## SOURCE EXTRACT
The RFC-Online Project


Note: The information on this page is out of date; it is retained for historical reasons. For updated information, please see the Update on the RFC Online Project (2008).
The RFC Online project is an effort to bring all the early RFCs online. Volunteers type or scan in the text of these RFCS, while the RFC Editor does the final formatting and proof-reading.



History of RFC Online Project

The Requests for Comment (RFC) documents form a series of notes started in 1969 by the research community that designed and built the ARPAnet. The RFCs series forms an archive of technical proposals, standards, and ideas about packet-switched networks. The earliest RFCs were produced and distributed on paper, but network distribution began after as the FTP protocol was defined and implemented on the ARPAnet.

At some point in the history of the RFCs, when operating systems were changed and links and/or conversions did not work, the files containing the first 600 RFCs were lost. If you look up an early RFC using the RFC search engine or the RFC index file, you will find "(Not online)" under Format for many early RFCs. Fortunately, the RFC Editor (and a few others) have paper copies of all the RFCs back to the beginning. A few years ago, the RFC Editor Jon Postel initiated a project to restore all the missing RFCs. This is the RFC Online Project.

This project depends upon volunteers who type or scan in the missing text. The RFC Editor then edits the documents for content accuracy and style consistency, and finally puts the text online. Any RFC earlier than RFC 600 that is online today is there by grace of the RFC Online project. While the initial scope of the project was thought to be documents in the 1 - 600 range, the project was later expanded to include all missing documents in the 1- 800 range. All RFCs after 800 were already online.

Current Status

With the generous help of the volunteers, over the last 3 years we have made considerable progress. At the present time there are approximately 200 RFCs yet to be put online, out of the first 800. ISI is currently backlogged on editing and proofreading the text; there are approximately 100 RFCs for which we now have nroff sources that we have not yet edited. We are making a strenuous effort to speed up this process, but the RFC Online project must be of lower priority than editing new RFCs.

There is also a significant number of RFCs that have been assigned to particular volunteers but received no electronic text after a year. We will be getting in touch with those volunteers and reassigning their RFCs to others who have the time to do finish the job.

Volunteers and Staff

The name of the volunteer who typed in the text is included in a block at the very end of each restored RFC. Among many volunteers, Alex MacKenzie and Mark Blanchet have provided overwhelming support for and interest in the RFC Online Project. Their efforts have resulted in more than 100 re-published RFCs within the 1 - 800 series.

## DATA SHOWN
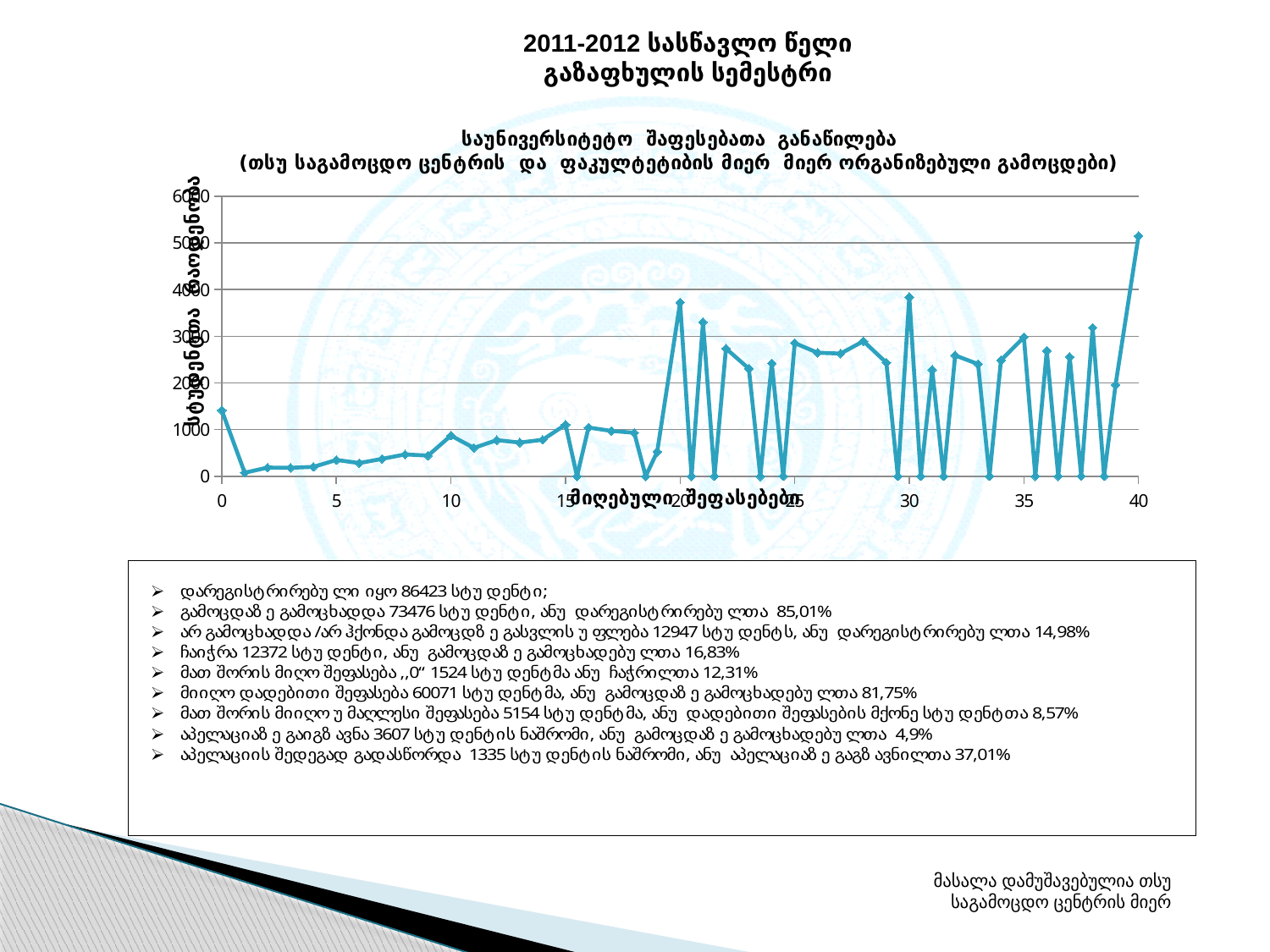
Is the value at x = 20 greater or less than 3000? greater Which is larger, the value at x = 40 or the value at x = 0? x = 40 Is the value at x = 25 greater or less than 2000? greater Is the value at x = 5 greater or less than 1000? less Which is larger, the value at x = 10 or the value at x = 20? x = 20 What kind of chart is shown on the slide? line chart What is the highest value shown on the y axis? 6000 At which x-axis value does the line reach its highest point? 40 What is the label of the x axis? მიღებული შეფასებები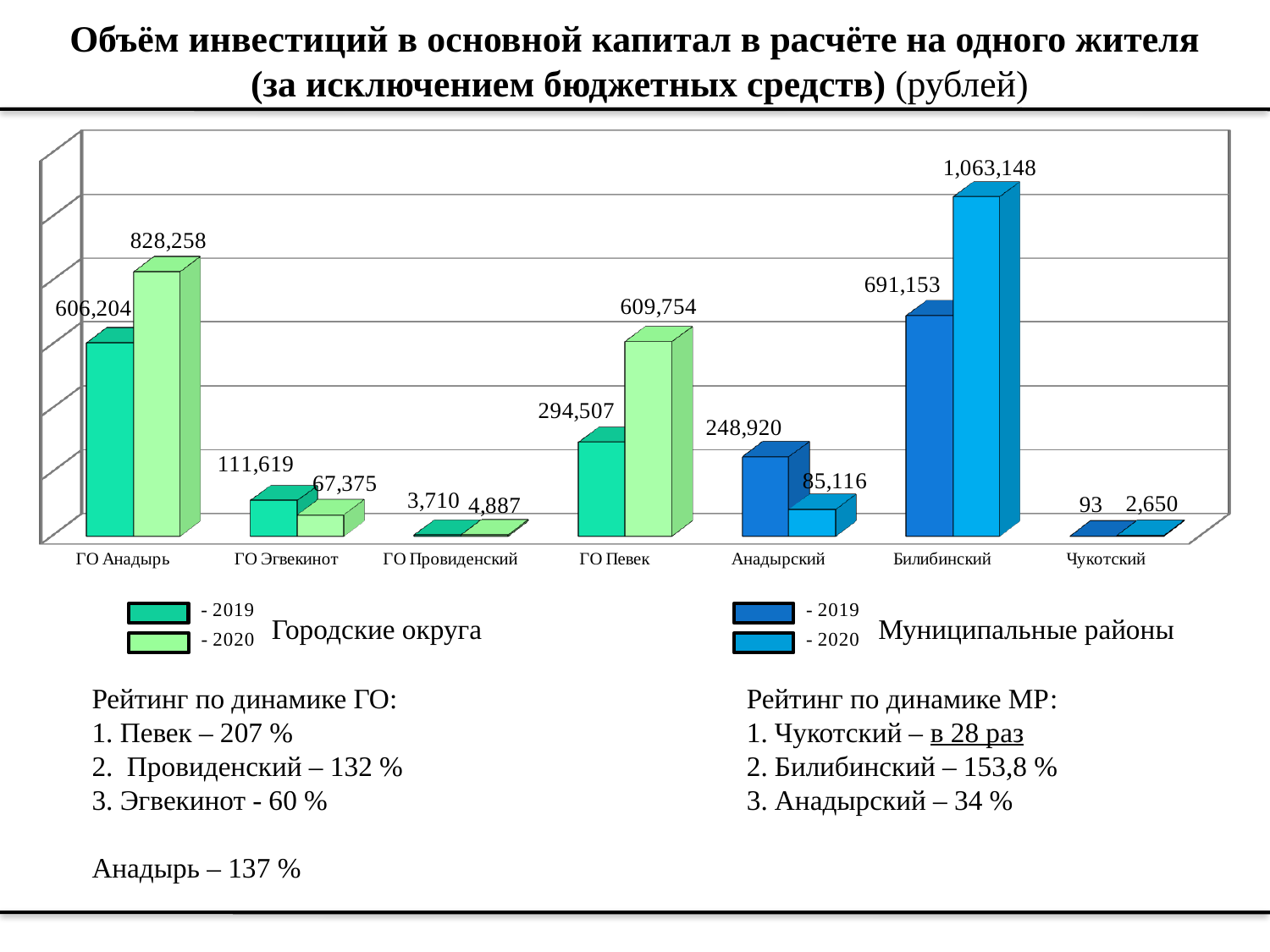
What is the 2020 value for ГО Эгвекинот? 67,375 What is the difference between the 2020 and 2019 values for ГО Провиденский? 1,177 What is the difference between the 2020 and 2019 values for ГО Анадырь? 222,054 Which is larger for Анадырский: the 2019 value or the 2020 value? 2019 How many categories are shown on the x axis? 7 Which category has the lowest 2019 value? Чукотский What is the 2019 value for Чукотский? 93 Which colour group in the legend represents Муниципальные районы? Blue What is the 2020 value for Билибинский? 1,063,148 Which category has the highest 2020 value? Билибинский What kind of chart is shown on the slide? Bar chart What is the 2019 value for ГО Певек? 294,507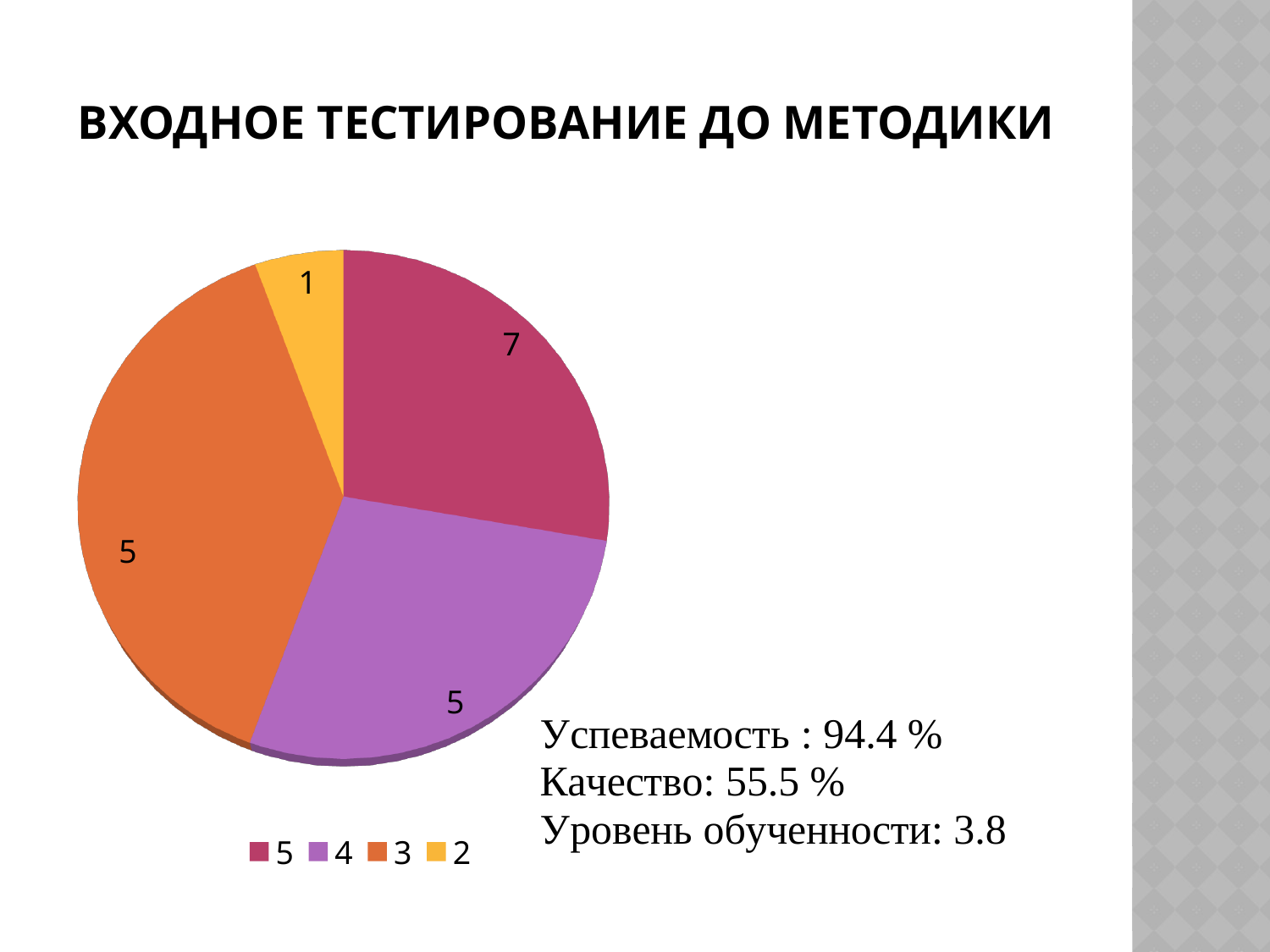
How many slices does the pie chart have? 4 What is the difference between the value for grade 5 and the value for grade 2? 6 What is the title of the slide containing the pie chart? ВХОДНОЕ ТЕСТИРОВАНИЕ ДО МЕТОДИКИ Which grade has the smallest slice in the pie chart? 2 What is the value of the slice for grade 3? 5 What type of chart is shown on the slide? pie chart What is the value of the slice for grade 5? 7 What is the value of the slice for grade 4? 5 What is the total of all slice values in the pie chart? 18 What is the value of the slice for grade 2? 1 Which is larger, the value for grade 5 or the value for grade 4? grade 5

## WHAT YOU WILL DO
- 1) List every person named in the RFC Online page.
- 2) Using the RFC Online page, say whether each statement is true and quote the words that decide it: (a) the files holding the first 600 RFCs were lost; (b) the RFC Online project takes priority over editing new RFCs; (c) every RFC after 800 was already online.
- 3) According to the RFC Online page, where does each restored RFC give the name of the volunteer who typed its text?
The material has no connection to the RFC Online page.

## ANSWERS FOR EACH ITEM
- 1) Jon Postel, Alex MacKenzie, Mark Blanchet

- 2)
(a) Yes: "the files containing the first 600 RFCs were lost"
(b) No: "the RFC Online project must be of lower priority than editing new RFCs"
(c) Yes: "All RFCs after 800 were already online."

- 3) In a block at the very end of the RFC.